··· Source document

# job expos



## robin-of-nottingham (Feb 29, 2012)

Been to 1 migration seminar in Birmingham looking at jobs in Australia... personal opinion was. Waste of money. 

Just left jobs expo in Manchester. Turned out to be another waste of time and money..

Looking for jobs as electrician.. people I know who live in Australia say there's loads of work for sparks out there.. just beginning to think these are a waste of time and money...

So to anyone who's looking at going to one of these events please think long and hard before paying out £'s to go to one...

On a different note does anyone know of any electrical companies in Australia industrial or mining. I have 14 years in the trade and just need to break away from the UK...


----------



## toadfish (Apr 2, 2012)

Hi Robin,

Wish I'd seen your post. Went to the Australia Expo in Manchester at the weekend and unless you are a civil engineer or worked with industrial plant, the advice was 'get yourself out there'.

The best piece of advice I got on the whole day is "Eventually you need to stop planning and start applying!".


----------



## robin-of-nottingham (Feb 29, 2012)

Seems to me and my mate who's also looking to be a money making racket... £17.50 a ticket for what exactly.... all this talk about Australia is desperate for UK sparks, but when you go to these expos there sweet fa on offer.... bit of a joke... there's one at Aston villas ground at the end of the month aimed at tradesmen but I got a suspicious feeling its gonna be a load of people telling you ya need to do "A" "B" or "C" to get what ya need and it only costs £4k... like the reply above said looks like ya best bet is get a resume written up and email it off to as many companies as you can..


----------



## shanelogan (Apr 13, 2012)

*shane*

cheers for the heads up a was just talking about goin to one of those about an hour ago but a wont be waisting ma time of money if it gonna be shit


----------



## robin-of-nottingham (Feb 29, 2012)

Having said that think were gonna try the one at Aston villa ground as its just for sparks and other trades. Don't wanna not go then miss out on summat..


----------

······
··· Records provided

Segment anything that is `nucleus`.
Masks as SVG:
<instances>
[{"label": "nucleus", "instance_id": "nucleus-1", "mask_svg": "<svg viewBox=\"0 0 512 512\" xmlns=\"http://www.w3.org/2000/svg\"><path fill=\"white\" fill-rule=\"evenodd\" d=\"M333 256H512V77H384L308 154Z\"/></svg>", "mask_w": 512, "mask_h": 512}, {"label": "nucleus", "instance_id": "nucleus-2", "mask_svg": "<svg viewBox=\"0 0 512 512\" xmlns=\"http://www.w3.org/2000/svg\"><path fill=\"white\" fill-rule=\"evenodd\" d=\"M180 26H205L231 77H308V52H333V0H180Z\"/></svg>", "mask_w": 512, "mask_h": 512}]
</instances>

······
··· Records provided

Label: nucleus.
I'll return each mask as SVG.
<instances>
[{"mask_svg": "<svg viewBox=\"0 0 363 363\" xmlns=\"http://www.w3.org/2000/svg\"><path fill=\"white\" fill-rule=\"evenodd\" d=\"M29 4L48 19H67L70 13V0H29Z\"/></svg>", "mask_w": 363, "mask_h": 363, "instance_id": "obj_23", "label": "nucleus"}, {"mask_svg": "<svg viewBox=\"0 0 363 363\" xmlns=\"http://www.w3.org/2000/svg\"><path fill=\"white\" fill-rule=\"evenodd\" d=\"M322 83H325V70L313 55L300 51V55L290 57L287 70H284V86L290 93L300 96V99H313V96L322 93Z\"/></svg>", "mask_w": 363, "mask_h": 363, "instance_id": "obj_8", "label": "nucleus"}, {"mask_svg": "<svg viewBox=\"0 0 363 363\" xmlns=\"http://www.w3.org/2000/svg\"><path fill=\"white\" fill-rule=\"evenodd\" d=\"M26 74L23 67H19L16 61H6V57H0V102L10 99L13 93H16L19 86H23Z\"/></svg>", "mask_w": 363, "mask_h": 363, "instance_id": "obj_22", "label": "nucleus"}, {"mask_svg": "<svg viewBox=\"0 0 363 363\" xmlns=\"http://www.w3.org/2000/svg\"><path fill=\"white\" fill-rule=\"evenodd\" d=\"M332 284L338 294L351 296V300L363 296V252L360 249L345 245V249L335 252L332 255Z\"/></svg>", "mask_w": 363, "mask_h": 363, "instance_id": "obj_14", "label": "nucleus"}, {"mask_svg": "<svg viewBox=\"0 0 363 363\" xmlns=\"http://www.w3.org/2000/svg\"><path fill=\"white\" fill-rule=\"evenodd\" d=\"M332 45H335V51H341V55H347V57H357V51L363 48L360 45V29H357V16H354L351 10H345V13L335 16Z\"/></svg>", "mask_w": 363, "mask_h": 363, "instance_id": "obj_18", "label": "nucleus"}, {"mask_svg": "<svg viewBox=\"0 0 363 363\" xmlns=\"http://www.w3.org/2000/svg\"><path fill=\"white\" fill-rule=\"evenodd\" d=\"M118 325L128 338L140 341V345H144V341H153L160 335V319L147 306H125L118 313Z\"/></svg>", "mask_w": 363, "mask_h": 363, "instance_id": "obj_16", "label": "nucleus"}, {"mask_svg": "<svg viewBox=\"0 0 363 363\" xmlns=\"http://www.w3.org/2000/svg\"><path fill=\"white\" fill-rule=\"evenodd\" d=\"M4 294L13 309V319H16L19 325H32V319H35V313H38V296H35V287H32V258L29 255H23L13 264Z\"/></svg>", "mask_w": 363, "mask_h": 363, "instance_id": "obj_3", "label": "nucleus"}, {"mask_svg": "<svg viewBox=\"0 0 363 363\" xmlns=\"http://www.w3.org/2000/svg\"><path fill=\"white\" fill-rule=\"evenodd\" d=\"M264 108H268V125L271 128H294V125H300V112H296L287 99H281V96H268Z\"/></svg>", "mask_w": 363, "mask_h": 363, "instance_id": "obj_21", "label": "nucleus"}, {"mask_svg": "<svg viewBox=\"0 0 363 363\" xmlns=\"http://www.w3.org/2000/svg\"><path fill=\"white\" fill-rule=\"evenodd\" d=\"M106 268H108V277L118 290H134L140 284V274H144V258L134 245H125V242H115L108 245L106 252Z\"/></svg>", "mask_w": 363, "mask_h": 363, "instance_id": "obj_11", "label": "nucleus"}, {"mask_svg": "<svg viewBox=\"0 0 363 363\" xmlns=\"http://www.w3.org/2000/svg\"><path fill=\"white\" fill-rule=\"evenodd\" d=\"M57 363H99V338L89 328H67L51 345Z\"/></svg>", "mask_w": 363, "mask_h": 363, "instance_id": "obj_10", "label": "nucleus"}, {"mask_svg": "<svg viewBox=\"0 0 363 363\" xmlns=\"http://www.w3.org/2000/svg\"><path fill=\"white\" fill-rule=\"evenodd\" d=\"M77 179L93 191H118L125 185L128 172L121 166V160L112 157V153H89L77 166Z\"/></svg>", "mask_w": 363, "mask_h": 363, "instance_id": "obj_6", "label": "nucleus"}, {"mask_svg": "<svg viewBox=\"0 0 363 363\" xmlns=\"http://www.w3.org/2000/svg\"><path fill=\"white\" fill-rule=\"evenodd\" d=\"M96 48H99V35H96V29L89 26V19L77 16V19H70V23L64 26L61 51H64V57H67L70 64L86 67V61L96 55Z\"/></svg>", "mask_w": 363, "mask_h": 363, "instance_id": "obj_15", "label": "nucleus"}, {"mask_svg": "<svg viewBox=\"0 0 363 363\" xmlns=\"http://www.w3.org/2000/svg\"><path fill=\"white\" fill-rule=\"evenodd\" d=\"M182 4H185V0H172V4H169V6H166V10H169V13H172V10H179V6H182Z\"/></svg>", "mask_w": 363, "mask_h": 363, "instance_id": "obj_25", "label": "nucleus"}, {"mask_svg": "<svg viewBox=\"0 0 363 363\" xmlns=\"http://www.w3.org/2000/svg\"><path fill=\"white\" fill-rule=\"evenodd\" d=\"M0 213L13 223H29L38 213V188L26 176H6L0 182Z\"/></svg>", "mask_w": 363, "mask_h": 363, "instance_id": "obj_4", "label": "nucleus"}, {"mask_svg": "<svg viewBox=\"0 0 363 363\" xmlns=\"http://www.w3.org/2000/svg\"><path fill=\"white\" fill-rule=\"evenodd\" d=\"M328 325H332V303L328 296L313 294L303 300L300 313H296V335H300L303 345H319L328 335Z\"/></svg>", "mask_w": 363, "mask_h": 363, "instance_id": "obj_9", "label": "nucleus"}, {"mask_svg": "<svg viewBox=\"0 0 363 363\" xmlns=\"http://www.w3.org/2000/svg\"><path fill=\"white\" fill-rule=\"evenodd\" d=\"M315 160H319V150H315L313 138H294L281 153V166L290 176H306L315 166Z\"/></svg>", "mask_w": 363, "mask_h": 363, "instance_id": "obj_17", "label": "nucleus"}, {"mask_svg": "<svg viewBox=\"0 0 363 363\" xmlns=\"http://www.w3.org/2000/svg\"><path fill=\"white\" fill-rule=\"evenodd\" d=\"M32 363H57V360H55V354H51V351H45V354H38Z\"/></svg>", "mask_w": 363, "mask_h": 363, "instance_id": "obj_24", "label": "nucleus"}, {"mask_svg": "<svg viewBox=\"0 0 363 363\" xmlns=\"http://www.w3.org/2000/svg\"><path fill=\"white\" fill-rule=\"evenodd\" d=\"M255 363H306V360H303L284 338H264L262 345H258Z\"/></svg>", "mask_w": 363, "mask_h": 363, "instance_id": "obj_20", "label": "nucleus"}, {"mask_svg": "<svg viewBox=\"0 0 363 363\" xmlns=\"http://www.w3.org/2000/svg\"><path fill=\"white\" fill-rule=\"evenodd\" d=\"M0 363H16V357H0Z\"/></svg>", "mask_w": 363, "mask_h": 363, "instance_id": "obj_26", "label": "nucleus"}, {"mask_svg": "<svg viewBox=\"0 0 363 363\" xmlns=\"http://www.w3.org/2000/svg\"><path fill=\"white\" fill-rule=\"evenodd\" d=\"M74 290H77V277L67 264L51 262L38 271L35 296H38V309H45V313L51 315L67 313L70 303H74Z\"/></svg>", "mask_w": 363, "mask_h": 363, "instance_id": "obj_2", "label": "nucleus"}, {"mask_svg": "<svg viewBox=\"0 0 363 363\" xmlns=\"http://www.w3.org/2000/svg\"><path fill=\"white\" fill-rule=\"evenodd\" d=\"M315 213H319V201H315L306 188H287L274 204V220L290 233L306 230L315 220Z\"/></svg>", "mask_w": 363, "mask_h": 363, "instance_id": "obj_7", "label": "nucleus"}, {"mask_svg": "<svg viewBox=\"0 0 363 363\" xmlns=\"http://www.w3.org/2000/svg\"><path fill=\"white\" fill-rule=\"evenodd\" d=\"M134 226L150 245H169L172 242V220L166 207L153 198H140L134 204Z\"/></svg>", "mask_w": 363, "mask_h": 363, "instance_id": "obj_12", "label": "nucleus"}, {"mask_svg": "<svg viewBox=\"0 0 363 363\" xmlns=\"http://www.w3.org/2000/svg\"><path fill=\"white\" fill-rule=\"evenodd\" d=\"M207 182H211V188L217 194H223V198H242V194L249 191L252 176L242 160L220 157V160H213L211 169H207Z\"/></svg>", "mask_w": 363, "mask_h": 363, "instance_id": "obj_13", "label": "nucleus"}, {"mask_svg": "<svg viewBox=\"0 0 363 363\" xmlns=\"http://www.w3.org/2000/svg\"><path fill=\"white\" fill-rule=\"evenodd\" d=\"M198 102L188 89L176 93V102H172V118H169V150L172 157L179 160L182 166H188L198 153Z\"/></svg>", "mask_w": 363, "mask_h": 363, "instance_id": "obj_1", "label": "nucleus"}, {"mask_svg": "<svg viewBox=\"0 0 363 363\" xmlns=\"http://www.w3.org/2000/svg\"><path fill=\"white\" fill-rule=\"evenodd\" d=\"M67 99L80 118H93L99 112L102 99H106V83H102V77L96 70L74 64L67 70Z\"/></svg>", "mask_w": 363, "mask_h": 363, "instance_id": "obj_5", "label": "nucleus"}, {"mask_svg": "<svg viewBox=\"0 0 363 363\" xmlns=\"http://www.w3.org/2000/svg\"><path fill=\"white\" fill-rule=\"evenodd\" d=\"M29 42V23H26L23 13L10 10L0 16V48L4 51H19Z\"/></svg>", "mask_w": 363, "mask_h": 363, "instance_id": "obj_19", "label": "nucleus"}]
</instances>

······

- [Problem]:
Answer these questions about the job expos thread:
1. In which city was the Australia Expo that toadfish went to?
2. How many years in the trade does robin-of-nottingham say he has?
3. What price per ticket does robin-of-nottingham give for the expos?

- [Response]:
1. Manchester
2. 14 years
3. £17.50